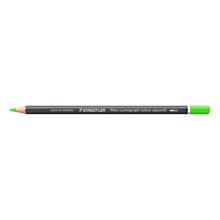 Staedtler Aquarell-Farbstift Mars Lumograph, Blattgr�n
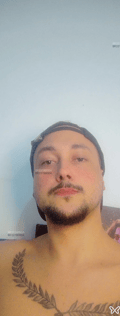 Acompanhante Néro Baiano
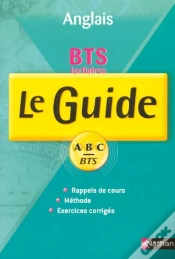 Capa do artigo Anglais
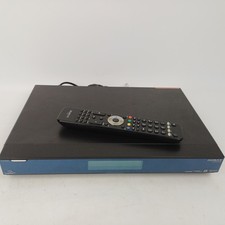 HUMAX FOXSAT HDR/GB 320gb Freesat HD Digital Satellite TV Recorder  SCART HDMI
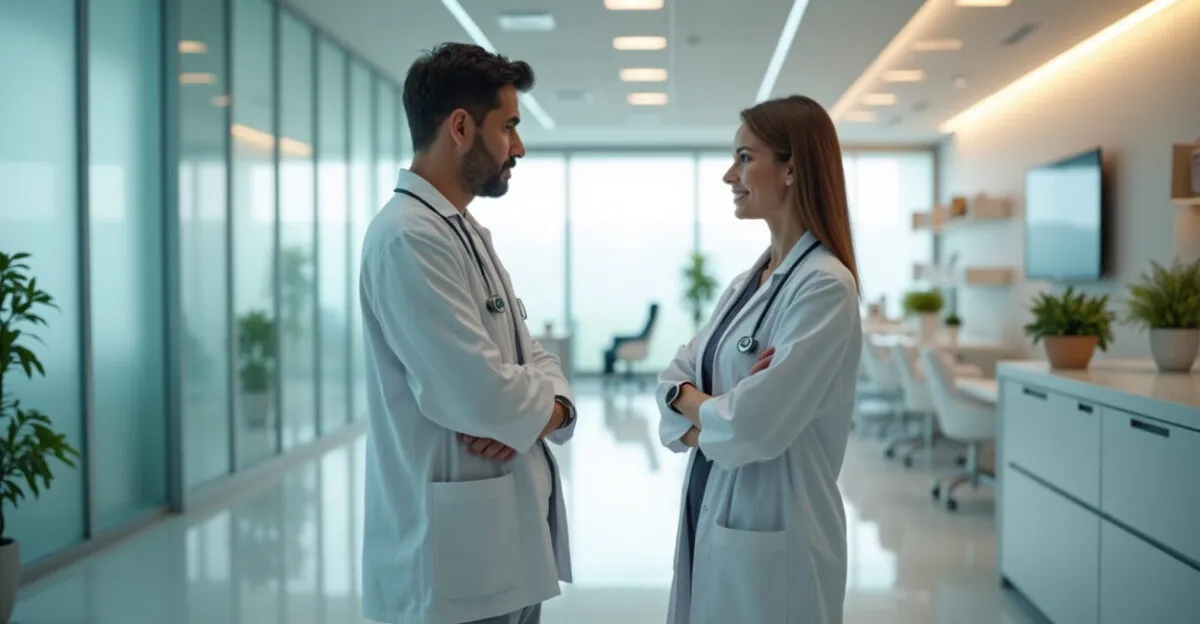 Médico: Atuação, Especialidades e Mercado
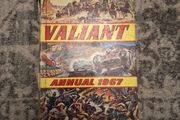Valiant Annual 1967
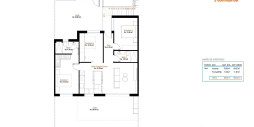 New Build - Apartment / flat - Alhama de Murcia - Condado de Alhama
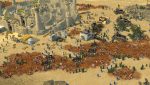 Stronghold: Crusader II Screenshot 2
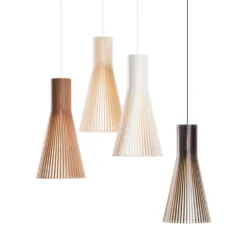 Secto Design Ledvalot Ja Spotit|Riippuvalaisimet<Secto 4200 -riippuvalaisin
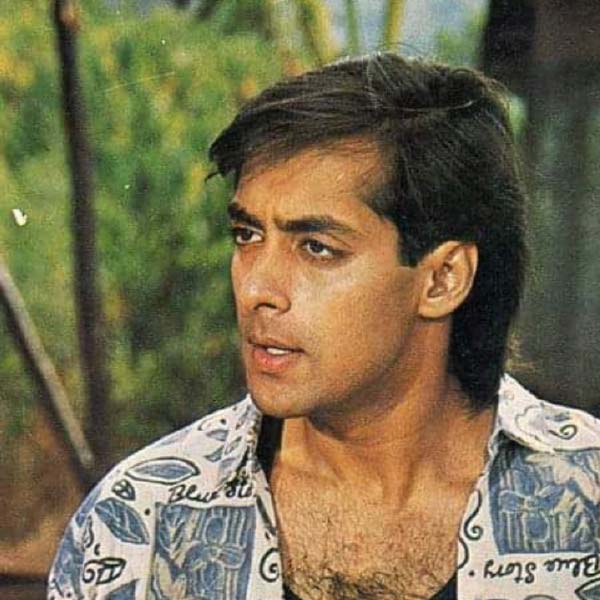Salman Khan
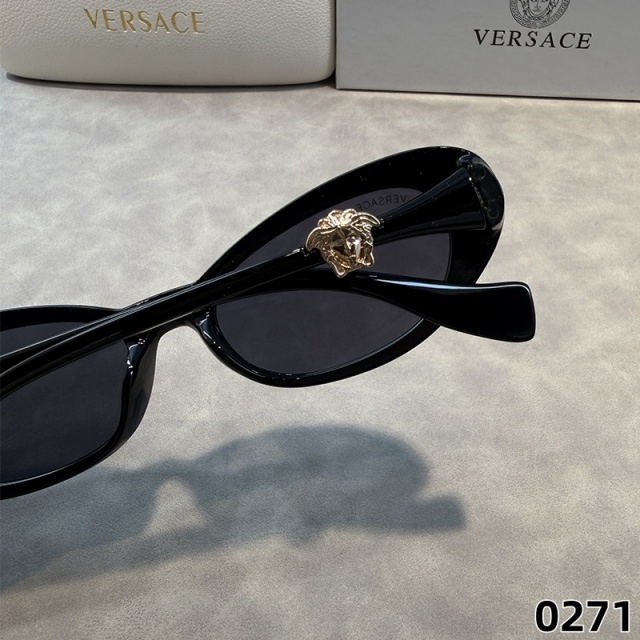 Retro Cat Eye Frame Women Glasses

--

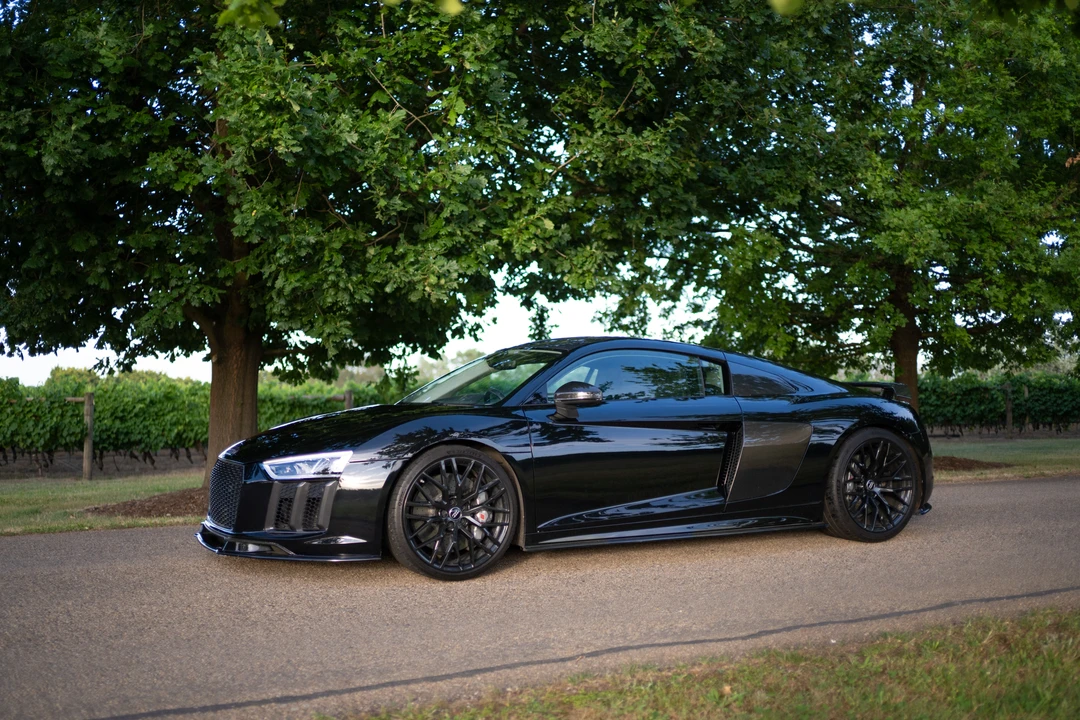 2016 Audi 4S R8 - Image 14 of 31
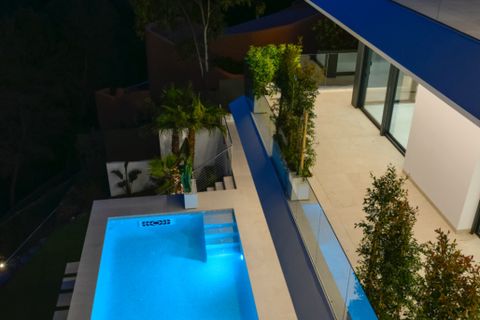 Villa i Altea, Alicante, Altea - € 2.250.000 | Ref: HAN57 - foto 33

### How to complete this task:
Turn the items from the line with "Staedtler Aquarell-Farbstift Mars" through the line with "Retro Cat Eye Frame Women Glasses" into a numbered list, skipping blank lines. Include only the text and omit the pictures.

### Task output:
1.  Staedtler Aquarell-Farbstift Mars Lumograph, Blattgr�n
2.  Acompanhante Néro Baiano
3.  Capa do artigo Anglais
4.  HUMAX FOXSAT HDR/GB 320gb Freesat HD Digital Satellite TV Recorder  SCART HDMI
5.  Médico: Atuação, Especialidades e Mercado
6. Valiant Annual 1967
7.  New Build - Apartment / flat - Alhama de Murcia - Condado de Alhama
8.  Stronghold: Crusader II Screenshot 2
9.  Secto Design Ledvalot Ja Spotit|Riippuvalaisimet<Secto 4200 -riippuvalaisin
10. Salman Khan
11.  Retro Cat Eye Frame Women Glasses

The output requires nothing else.